* [What is expected]
Please pick out every line in the records below that contains the word "lowest" and copy each of those lines in full.

* [Extracted records]
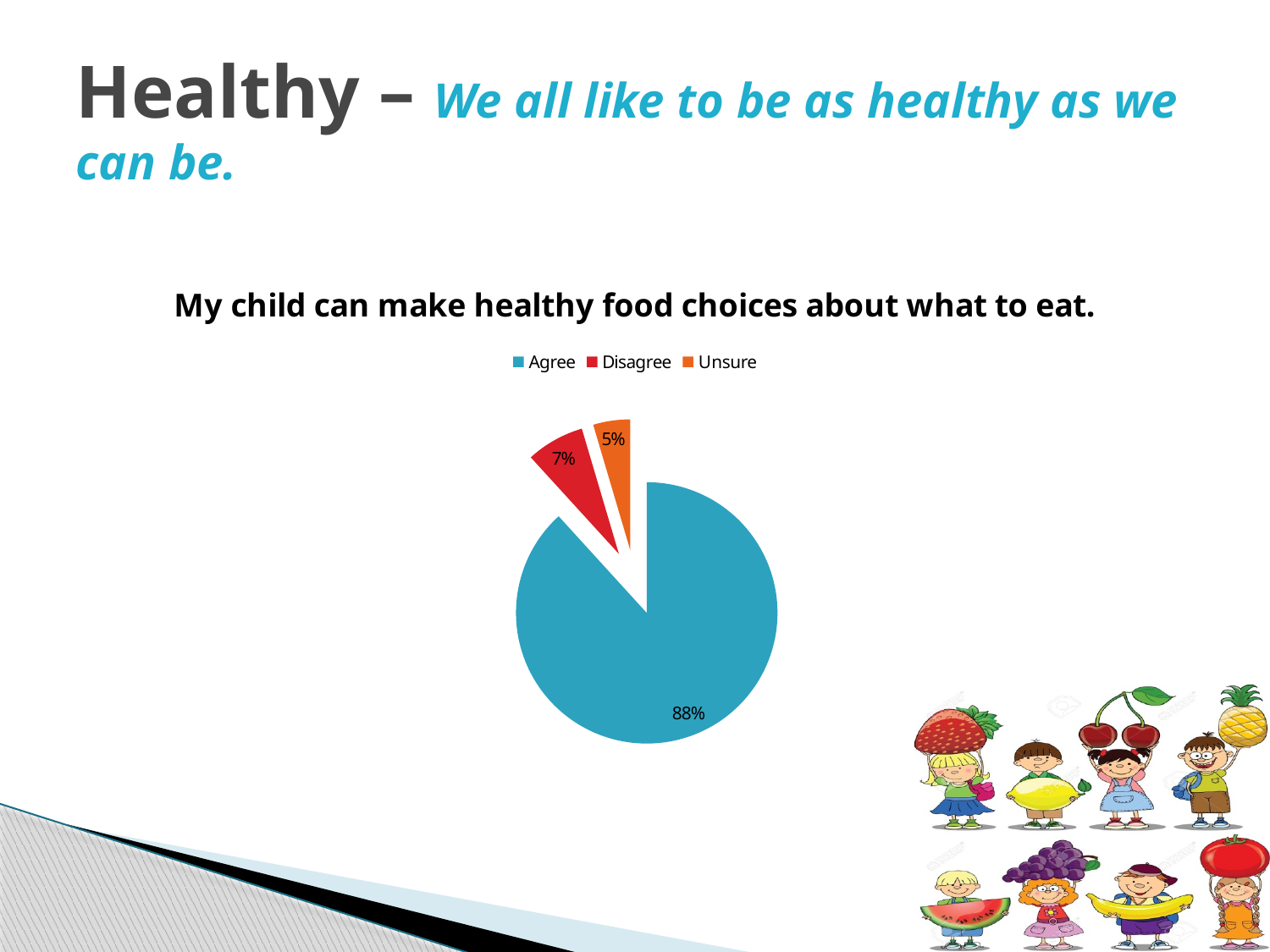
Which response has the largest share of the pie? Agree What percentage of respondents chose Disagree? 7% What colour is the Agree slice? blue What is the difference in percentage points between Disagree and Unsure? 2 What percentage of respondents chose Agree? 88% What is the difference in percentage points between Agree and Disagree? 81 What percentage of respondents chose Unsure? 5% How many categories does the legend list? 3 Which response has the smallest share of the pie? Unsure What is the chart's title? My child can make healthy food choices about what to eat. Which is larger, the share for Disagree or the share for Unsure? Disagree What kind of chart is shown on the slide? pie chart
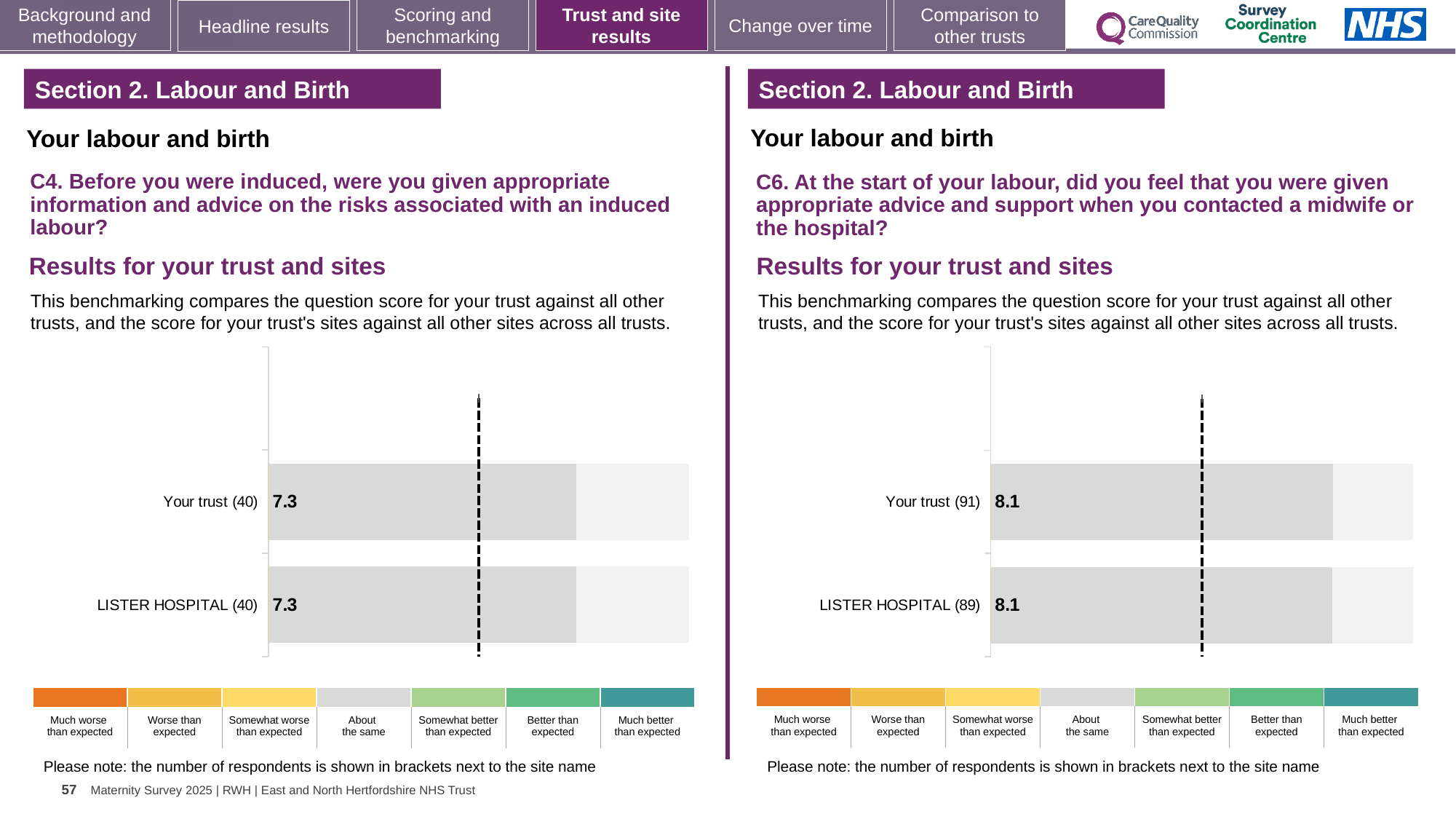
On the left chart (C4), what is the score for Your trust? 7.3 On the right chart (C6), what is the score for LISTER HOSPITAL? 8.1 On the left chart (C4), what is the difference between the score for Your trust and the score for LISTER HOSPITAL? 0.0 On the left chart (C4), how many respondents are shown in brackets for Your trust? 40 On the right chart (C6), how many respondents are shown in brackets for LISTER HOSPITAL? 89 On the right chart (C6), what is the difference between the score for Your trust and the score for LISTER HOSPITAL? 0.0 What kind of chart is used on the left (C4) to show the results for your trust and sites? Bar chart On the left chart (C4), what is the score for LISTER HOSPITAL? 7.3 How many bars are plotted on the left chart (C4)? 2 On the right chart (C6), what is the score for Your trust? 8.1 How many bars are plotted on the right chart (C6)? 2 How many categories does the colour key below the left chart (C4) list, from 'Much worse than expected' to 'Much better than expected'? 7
...
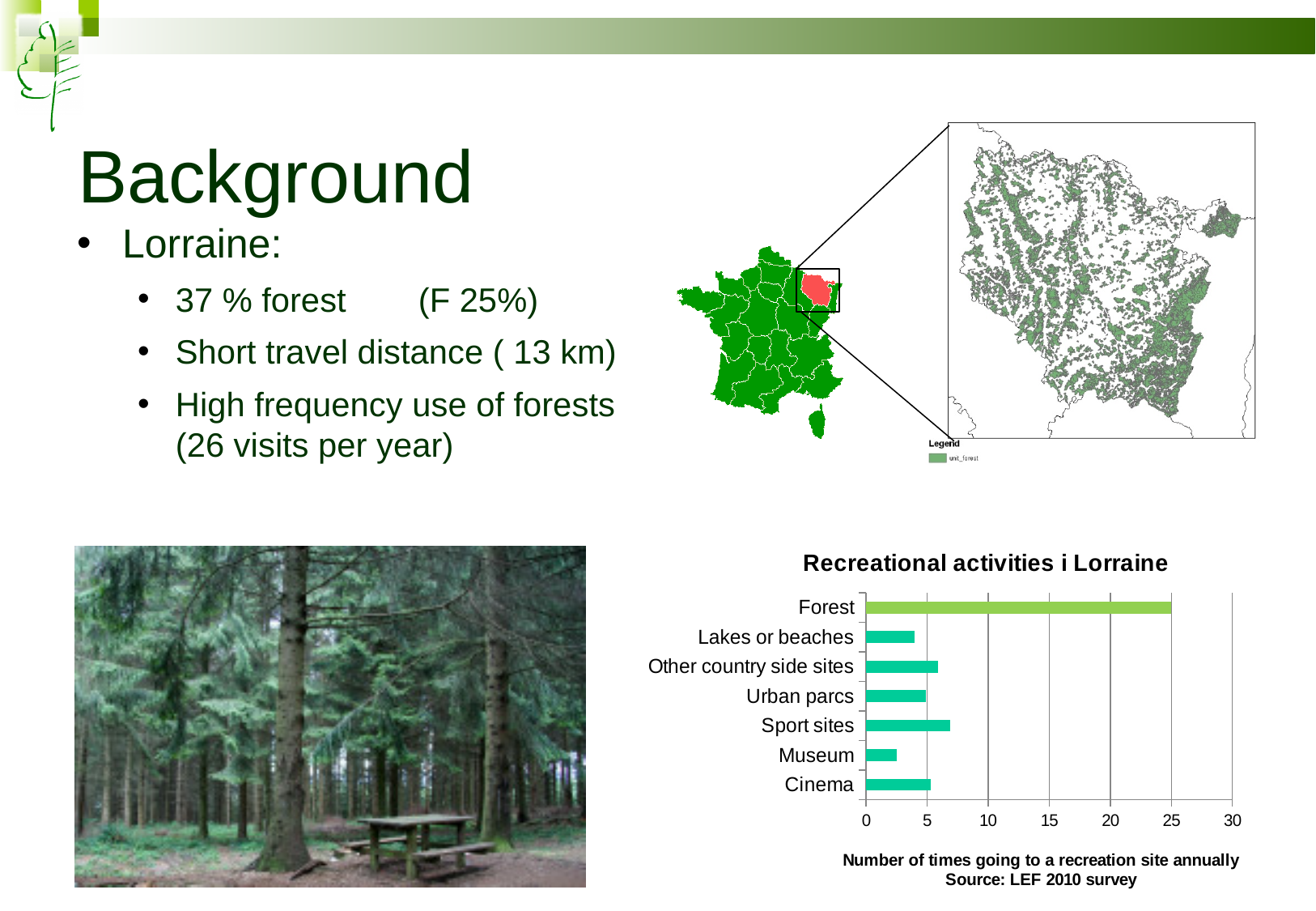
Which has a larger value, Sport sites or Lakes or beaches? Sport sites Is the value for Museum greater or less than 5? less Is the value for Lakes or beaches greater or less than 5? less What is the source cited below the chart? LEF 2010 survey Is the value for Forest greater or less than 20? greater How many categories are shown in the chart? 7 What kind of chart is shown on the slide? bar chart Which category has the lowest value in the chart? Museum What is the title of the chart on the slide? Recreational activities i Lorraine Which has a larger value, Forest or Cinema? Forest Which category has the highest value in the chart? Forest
--
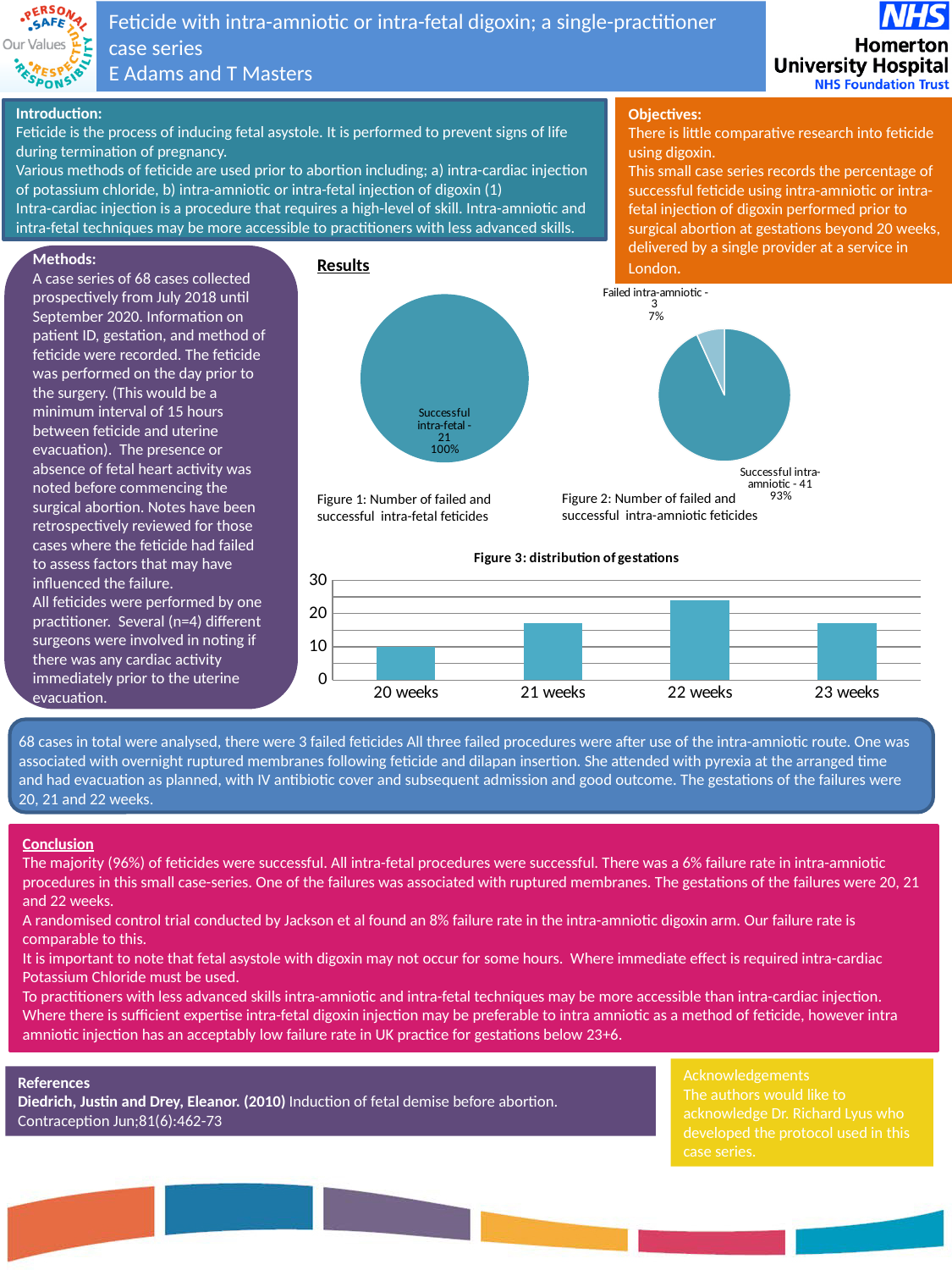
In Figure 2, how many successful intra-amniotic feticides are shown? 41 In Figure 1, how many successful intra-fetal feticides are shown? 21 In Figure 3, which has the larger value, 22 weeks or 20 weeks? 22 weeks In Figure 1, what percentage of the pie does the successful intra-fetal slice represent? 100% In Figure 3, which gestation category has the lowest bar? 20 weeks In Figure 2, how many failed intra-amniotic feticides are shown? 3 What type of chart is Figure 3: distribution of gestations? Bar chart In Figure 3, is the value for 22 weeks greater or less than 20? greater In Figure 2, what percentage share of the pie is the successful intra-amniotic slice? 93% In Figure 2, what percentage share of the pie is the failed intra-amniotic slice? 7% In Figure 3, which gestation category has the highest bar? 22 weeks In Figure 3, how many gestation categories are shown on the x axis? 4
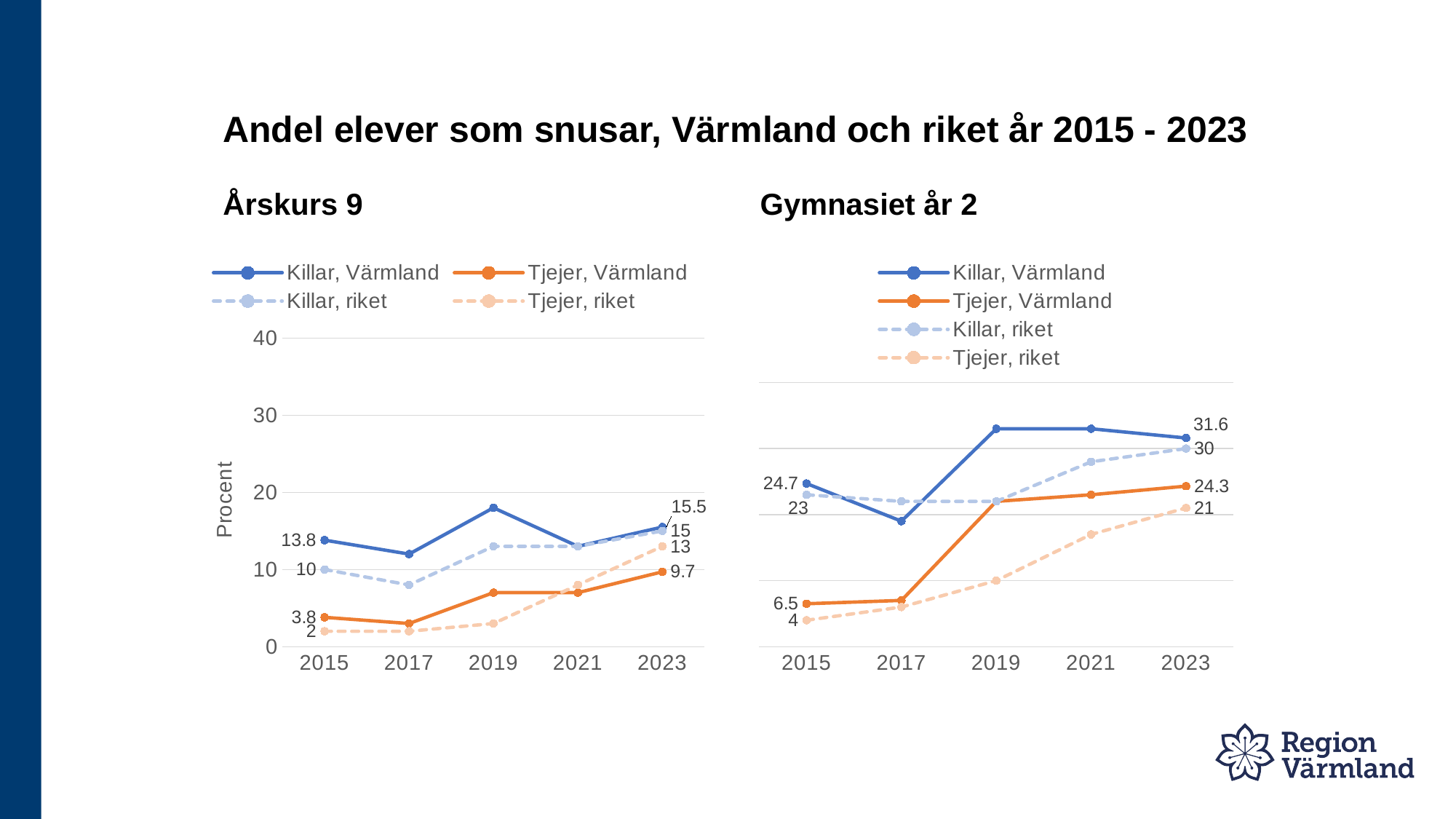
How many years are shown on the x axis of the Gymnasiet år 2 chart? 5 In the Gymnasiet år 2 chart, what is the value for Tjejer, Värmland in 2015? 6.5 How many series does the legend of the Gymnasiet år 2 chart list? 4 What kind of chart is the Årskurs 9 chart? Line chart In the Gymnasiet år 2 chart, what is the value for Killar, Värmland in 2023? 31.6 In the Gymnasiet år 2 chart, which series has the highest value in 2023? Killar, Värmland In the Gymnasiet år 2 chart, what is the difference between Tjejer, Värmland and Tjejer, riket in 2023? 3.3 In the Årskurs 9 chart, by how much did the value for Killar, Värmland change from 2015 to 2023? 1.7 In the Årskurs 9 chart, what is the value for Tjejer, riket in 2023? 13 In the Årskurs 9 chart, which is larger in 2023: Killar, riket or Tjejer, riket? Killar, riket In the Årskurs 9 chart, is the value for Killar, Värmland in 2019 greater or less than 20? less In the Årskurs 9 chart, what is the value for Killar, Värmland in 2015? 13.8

* [Response]
Which has a larger value, Sport sites or Lakes or beaches? Sport sites Is the value for Museum greater or less than 5? less Is the value for Lakes or beaches greater or less than 5? less What is the source cited below the chart? LEF 2010 survey Is the value for Forest greater or less than 20? greater How many categories are shown in the chart? 7 What kind of chart is shown on the slide? bar chart Which category has the lowest value in the chart? Museum What is the title of the chart on the slide? Recreational activities i Lorraine Which has a larger value, Forest or Cinema? Forest Which category has the highest value in the chart? Forest
In Figure 2, how many successful intra-amniotic feticides are shown? 41 In Figure 1, how many successful intra-fetal feticides are shown? 21 In Figure 3, which has the larger value, 22 weeks or 20 weeks? 22 weeks In Figure 1, what percentage of the pie does the successful intra-fetal slice represent? 100% In Figure 3, which gestation category has the lowest bar? 20 weeks In Figure 2, how many failed intra-amniotic feticides are shown? 3 What type of chart is Figure 3: distribution of gestations? Bar chart In Figure 3, is the value for 22 weeks greater or less than 20? greater In Figure 2, what percentage share of the pie is the successful intra-amniotic slice? 93% In Figure 2, what percentage share of the pie is the failed intra-amniotic slice? 7% In Figure 3, which gestation category has the highest bar? 22 weeks In Figure 3, how many gestation categories are shown on the x axis? 4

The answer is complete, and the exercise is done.